A common misconception - even I was once a victom of it in highschool. ::sigh::
At the college level you have several electronic / computer related degrees. Here are a few from my school:
Electrical / Computer Engineering
Electrical / Computer Engineering Technology
Computer Science
Information Systems Engineering
New Media
etc...
"Computer IT" as most people think of it - is not present in college. You go to ITT tech or some 6 week or 2 year school and or you can get a+ certified, Cisco or Microsoft Certified by reading a text and taking a test.
Here is a scenario -
Ford motor company highers Electrical Engineers to put circuitry together to read the cylindar 1 information (fuel, oxygen, cumbustion, etc). A computer science major writes the code that runs on the circuitry. A computer engineer works with both the electrical engineer and the computer science major acting as a median who understands a little of both.

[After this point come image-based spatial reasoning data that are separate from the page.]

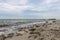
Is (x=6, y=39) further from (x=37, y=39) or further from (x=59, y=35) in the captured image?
(x=59, y=35)

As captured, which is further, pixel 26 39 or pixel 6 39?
pixel 6 39

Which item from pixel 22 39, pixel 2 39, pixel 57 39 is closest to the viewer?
pixel 57 39

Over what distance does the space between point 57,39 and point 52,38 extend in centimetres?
26

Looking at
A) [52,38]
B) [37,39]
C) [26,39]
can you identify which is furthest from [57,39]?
[26,39]

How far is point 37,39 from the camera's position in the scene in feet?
23.7

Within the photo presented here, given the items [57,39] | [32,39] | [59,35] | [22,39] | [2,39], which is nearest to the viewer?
[57,39]

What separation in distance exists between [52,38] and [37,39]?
1.02 metres

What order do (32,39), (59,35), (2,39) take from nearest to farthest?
(59,35) < (32,39) < (2,39)

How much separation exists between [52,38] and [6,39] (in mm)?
3442

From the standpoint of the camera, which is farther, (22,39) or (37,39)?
(22,39)

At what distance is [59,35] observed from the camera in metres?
6.89

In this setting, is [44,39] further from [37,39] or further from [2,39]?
[2,39]

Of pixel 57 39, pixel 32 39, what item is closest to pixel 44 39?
pixel 57 39

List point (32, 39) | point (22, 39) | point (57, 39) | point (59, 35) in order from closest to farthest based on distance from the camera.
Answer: point (57, 39)
point (59, 35)
point (32, 39)
point (22, 39)
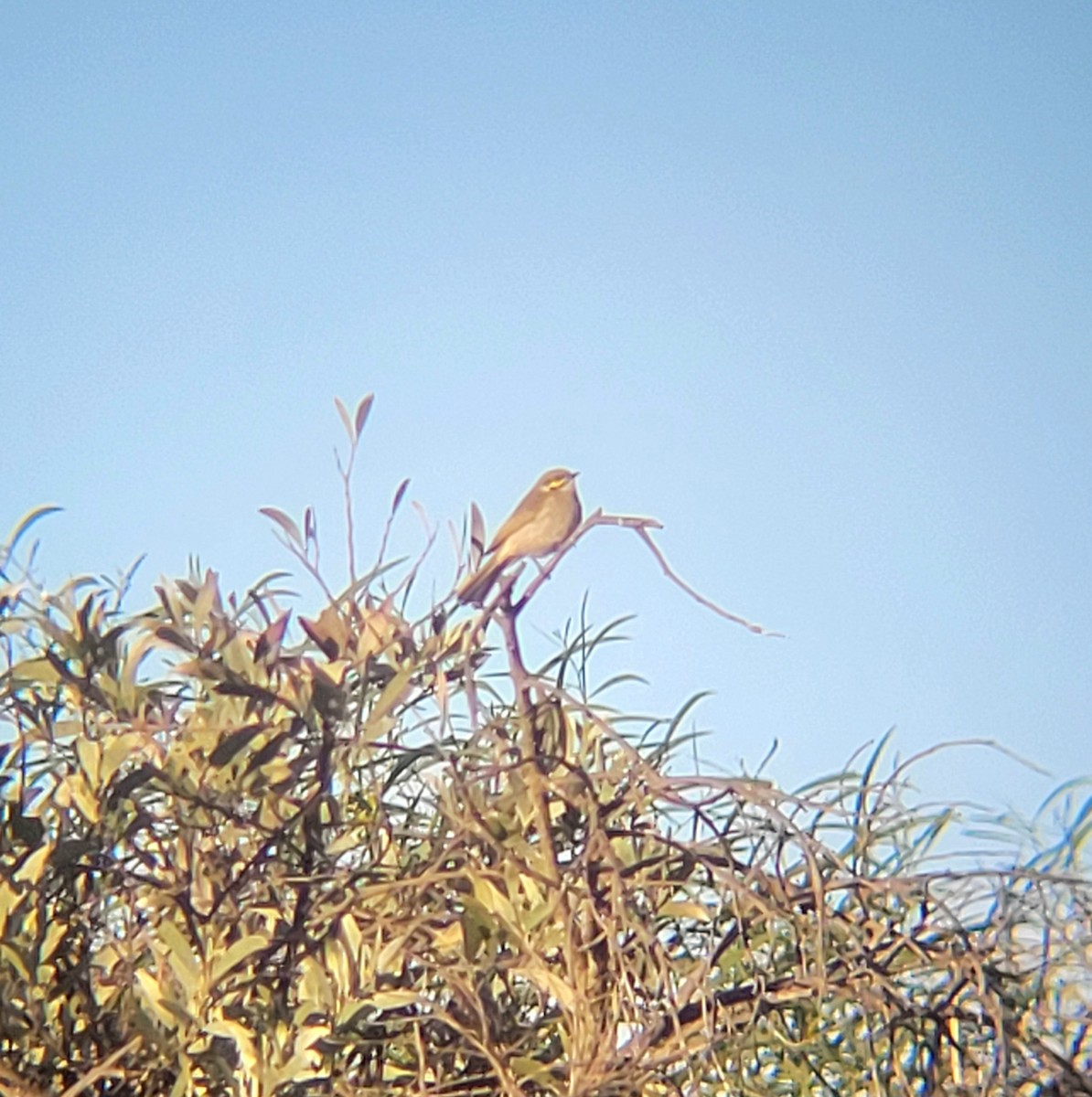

Later on, the circuit fails and they send electrical engineering technology majors to go figure it out and fix it using the diagrams the electrical engineers already made.
It goes into production and when the car's check engin light turns on - they use a handhelld computer to read the coades. The computer itself was made by an electrical / computer engineer but the interactive menu system was designed by the information systems engineer.
scenario over.
Basically, the engineers design, create, understand
the engineering techs figure out, fix, replace
comp science are known as programmers
ISE - intermediate between actions and user experiances - mostly software
new media is visual - photoshop / cad / design / layout
there is also aplication design engineering and many others but way way way way down low way down here are the computer IT people. If you look online you can get an IT job out of highschool for good money if you can use linux - understand windows troubleshooting and can set up networks. All you need to know is how to use servers and your good to go in IT.
I mean think about it - after you buy the parts any kid with a screw driver can assemble a computer. The hardest part is the purchasing of parts.
To answer your original question - depending on what feild you want to get into the schools will vary. One school with a kickbut Computer Science dept might have a crummy engineering dept.
In general Seracuse, Worcester Polytechnic Institute, MIT, North Eastern University are all great schools from the north east. I got accepted to WPI but could not afford the tuition, so I am going to the university of Maine because the university of new hampshire (where I live) has a better Computer Science department but UMaine has a superior Computer Engineering program.